US Secretary of State Mike Pompeo set to visit Sudan
US Secretary of State Mike Pompeo is set to visit Sudan in the coming days, Sudanese and US officials announced on Sunday.
Sudan has been normalising relations with the United States since the overthrow of former leader Omar al-Bashir in April 2019, but is still seeking to be removed from a list of countries the US considers as state sponsors of terrorism.
Pompeo arrived in Israel on Monday and will also visit Bahrain and the UAE as part of a five-day tour. His trip follows an accord between Israel and the UAE earlier this month to normalise relations and will focus on pushing other Arab states to follow suit.
Speaking late on Sunday, Israeli Prime Minister Benjamin Netanyahu said he and "his friend" Pompeo would talk about "expanding the circle of peace in our region" during their Monday meeting.
"We're working on peace with more countries, and I think there will be more countries - and in the not-so-distant future," Netanyahu said.
Following the US-sponsored deal announced on 13 August, the new partners say they want to promote trade, especially the sale of Emirati oil to Israel and Israeli technology to the Emirates, as well as boosting tourism by establishing direct air links.
Ending Sudan's terrorism listing a priority
In Sudan, Pompeo will meet Prime Minister Abdalla Hamdok and the head of the country's ruling council, General Abdel Fattah al-Burhan, "to discuss continued US support for the civilian-led transitional government and express support for deepening the Sudan-Israel relationship", the US State Department said.
A Sudanese official, who spoke on condition of anonymity, declined to give details of Pompeo's visit.
Ending the terrorism listing is a top priority for Sudan's transitional military-civilian ruling council and the government of technocrats that serves under it.

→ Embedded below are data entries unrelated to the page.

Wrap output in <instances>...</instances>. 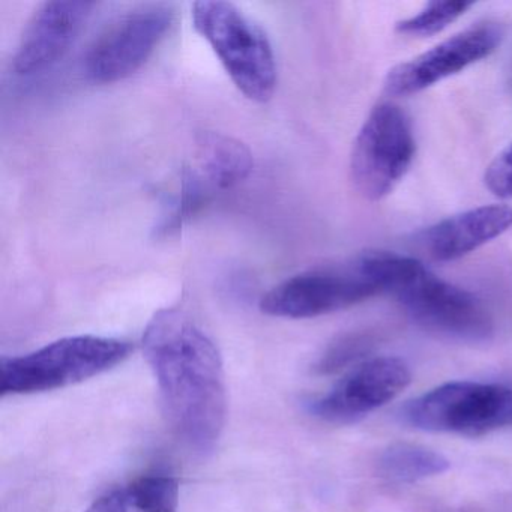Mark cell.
Instances as JSON below:
<instances>
[{
	"mask_svg": "<svg viewBox=\"0 0 512 512\" xmlns=\"http://www.w3.org/2000/svg\"><path fill=\"white\" fill-rule=\"evenodd\" d=\"M485 187L499 199H512V143L485 170Z\"/></svg>",
	"mask_w": 512,
	"mask_h": 512,
	"instance_id": "18",
	"label": "cell"
},
{
	"mask_svg": "<svg viewBox=\"0 0 512 512\" xmlns=\"http://www.w3.org/2000/svg\"><path fill=\"white\" fill-rule=\"evenodd\" d=\"M380 295L361 257L299 272L260 299V311L281 319H313L346 310Z\"/></svg>",
	"mask_w": 512,
	"mask_h": 512,
	"instance_id": "7",
	"label": "cell"
},
{
	"mask_svg": "<svg viewBox=\"0 0 512 512\" xmlns=\"http://www.w3.org/2000/svg\"><path fill=\"white\" fill-rule=\"evenodd\" d=\"M191 19L238 91L254 103L271 100L277 88V61L266 32L223 0L196 2Z\"/></svg>",
	"mask_w": 512,
	"mask_h": 512,
	"instance_id": "3",
	"label": "cell"
},
{
	"mask_svg": "<svg viewBox=\"0 0 512 512\" xmlns=\"http://www.w3.org/2000/svg\"><path fill=\"white\" fill-rule=\"evenodd\" d=\"M97 4L70 0L44 2L25 26L13 68L19 76H34L55 65L73 46Z\"/></svg>",
	"mask_w": 512,
	"mask_h": 512,
	"instance_id": "11",
	"label": "cell"
},
{
	"mask_svg": "<svg viewBox=\"0 0 512 512\" xmlns=\"http://www.w3.org/2000/svg\"><path fill=\"white\" fill-rule=\"evenodd\" d=\"M512 229V208L479 206L431 226L422 236L425 250L437 262H455Z\"/></svg>",
	"mask_w": 512,
	"mask_h": 512,
	"instance_id": "12",
	"label": "cell"
},
{
	"mask_svg": "<svg viewBox=\"0 0 512 512\" xmlns=\"http://www.w3.org/2000/svg\"><path fill=\"white\" fill-rule=\"evenodd\" d=\"M128 502L127 490L112 488L98 497L85 512H128Z\"/></svg>",
	"mask_w": 512,
	"mask_h": 512,
	"instance_id": "19",
	"label": "cell"
},
{
	"mask_svg": "<svg viewBox=\"0 0 512 512\" xmlns=\"http://www.w3.org/2000/svg\"><path fill=\"white\" fill-rule=\"evenodd\" d=\"M362 260L380 293L394 296L425 331L464 343H482L493 335V319L481 299L437 277L419 260L386 251H368Z\"/></svg>",
	"mask_w": 512,
	"mask_h": 512,
	"instance_id": "2",
	"label": "cell"
},
{
	"mask_svg": "<svg viewBox=\"0 0 512 512\" xmlns=\"http://www.w3.org/2000/svg\"><path fill=\"white\" fill-rule=\"evenodd\" d=\"M404 419L431 433L485 436L512 427V388L469 380L445 383L410 401Z\"/></svg>",
	"mask_w": 512,
	"mask_h": 512,
	"instance_id": "5",
	"label": "cell"
},
{
	"mask_svg": "<svg viewBox=\"0 0 512 512\" xmlns=\"http://www.w3.org/2000/svg\"><path fill=\"white\" fill-rule=\"evenodd\" d=\"M472 7L470 2L460 0H436L425 5L424 10L419 11L416 16L398 23L397 31L407 37H431L445 31Z\"/></svg>",
	"mask_w": 512,
	"mask_h": 512,
	"instance_id": "17",
	"label": "cell"
},
{
	"mask_svg": "<svg viewBox=\"0 0 512 512\" xmlns=\"http://www.w3.org/2000/svg\"><path fill=\"white\" fill-rule=\"evenodd\" d=\"M412 382V371L403 359L377 356L353 367L331 391L310 404V412L332 424L359 421L385 406Z\"/></svg>",
	"mask_w": 512,
	"mask_h": 512,
	"instance_id": "9",
	"label": "cell"
},
{
	"mask_svg": "<svg viewBox=\"0 0 512 512\" xmlns=\"http://www.w3.org/2000/svg\"><path fill=\"white\" fill-rule=\"evenodd\" d=\"M415 152L409 116L395 104H377L353 143L350 157L353 185L370 202L385 199L409 172Z\"/></svg>",
	"mask_w": 512,
	"mask_h": 512,
	"instance_id": "6",
	"label": "cell"
},
{
	"mask_svg": "<svg viewBox=\"0 0 512 512\" xmlns=\"http://www.w3.org/2000/svg\"><path fill=\"white\" fill-rule=\"evenodd\" d=\"M502 37V29L491 23L472 26L455 34L422 55L392 68L385 80L386 94L392 97H412L424 92L436 83L488 58L496 52Z\"/></svg>",
	"mask_w": 512,
	"mask_h": 512,
	"instance_id": "10",
	"label": "cell"
},
{
	"mask_svg": "<svg viewBox=\"0 0 512 512\" xmlns=\"http://www.w3.org/2000/svg\"><path fill=\"white\" fill-rule=\"evenodd\" d=\"M379 475L392 484H413L442 475L451 467L448 458L427 446L394 443L379 458Z\"/></svg>",
	"mask_w": 512,
	"mask_h": 512,
	"instance_id": "14",
	"label": "cell"
},
{
	"mask_svg": "<svg viewBox=\"0 0 512 512\" xmlns=\"http://www.w3.org/2000/svg\"><path fill=\"white\" fill-rule=\"evenodd\" d=\"M376 346V337L371 332L358 331L341 335L329 344L320 356L316 371L323 376L352 370L356 365L370 359Z\"/></svg>",
	"mask_w": 512,
	"mask_h": 512,
	"instance_id": "16",
	"label": "cell"
},
{
	"mask_svg": "<svg viewBox=\"0 0 512 512\" xmlns=\"http://www.w3.org/2000/svg\"><path fill=\"white\" fill-rule=\"evenodd\" d=\"M128 499L140 512H176L179 506V482L169 473H146L127 488Z\"/></svg>",
	"mask_w": 512,
	"mask_h": 512,
	"instance_id": "15",
	"label": "cell"
},
{
	"mask_svg": "<svg viewBox=\"0 0 512 512\" xmlns=\"http://www.w3.org/2000/svg\"><path fill=\"white\" fill-rule=\"evenodd\" d=\"M173 22L172 5L148 4L128 11L89 47L83 58L86 79L109 85L133 76L166 40Z\"/></svg>",
	"mask_w": 512,
	"mask_h": 512,
	"instance_id": "8",
	"label": "cell"
},
{
	"mask_svg": "<svg viewBox=\"0 0 512 512\" xmlns=\"http://www.w3.org/2000/svg\"><path fill=\"white\" fill-rule=\"evenodd\" d=\"M142 344L173 430L196 454H211L227 418L226 376L217 344L181 307L158 310Z\"/></svg>",
	"mask_w": 512,
	"mask_h": 512,
	"instance_id": "1",
	"label": "cell"
},
{
	"mask_svg": "<svg viewBox=\"0 0 512 512\" xmlns=\"http://www.w3.org/2000/svg\"><path fill=\"white\" fill-rule=\"evenodd\" d=\"M200 178L211 190H227L245 181L253 170L250 149L232 137L205 133L197 142Z\"/></svg>",
	"mask_w": 512,
	"mask_h": 512,
	"instance_id": "13",
	"label": "cell"
},
{
	"mask_svg": "<svg viewBox=\"0 0 512 512\" xmlns=\"http://www.w3.org/2000/svg\"><path fill=\"white\" fill-rule=\"evenodd\" d=\"M130 341L74 335L0 362V394L28 395L67 388L122 364L133 352Z\"/></svg>",
	"mask_w": 512,
	"mask_h": 512,
	"instance_id": "4",
	"label": "cell"
}]
</instances>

In a television address on Saturday, Hamdok had said that Sudan had come a long way towards being removed from the United States' list of state sponsors of terrorism.
There have been intense communications with the US administration about getting Sudan removed from the list and significant progress was expected in the coming weeks, a senior government source added.
Washington added Sudan to the list in 1993, over allegations that Bashir's Islamist government was supporting terrorist groups.
The designation makes Sudan, struggling with a deep economic crisis, technically ineligible for debt relief and financing from the International Monetary Fund and World Bank. Sudan's removal from the list would ultimately need the approval of US Congress.
In February, Burhan met Israeli Prime Minister Benjamin Netanyahu, but cast doubt on any rapid normalisation of ties.
Sudan announced on 19 August that it had sacked its foreign ministry spokesman after he had called the UAE's decision to become the third Arab country to normalise relations with Israel "a brave and bold step".
Sudan ready to send Bashir to International Criminal Court
As part of Saturday's televised address, Hamdok had also said that Sudan was ready to cooperate with the International Criminal Court (ICC), so that those accused of war crimes in Darfur could appear before the tribunal - a list that includes Bashir.
Bashir, currently on trial in Khartoum over the 1989 military coup that propelled him to power, is wanted by the ICC for alleged war crimes, genocide and crimes against humanity during the conflict in Darfur, the region in western Sudan where an estimated 300,000 people were killed from 2003 onwards.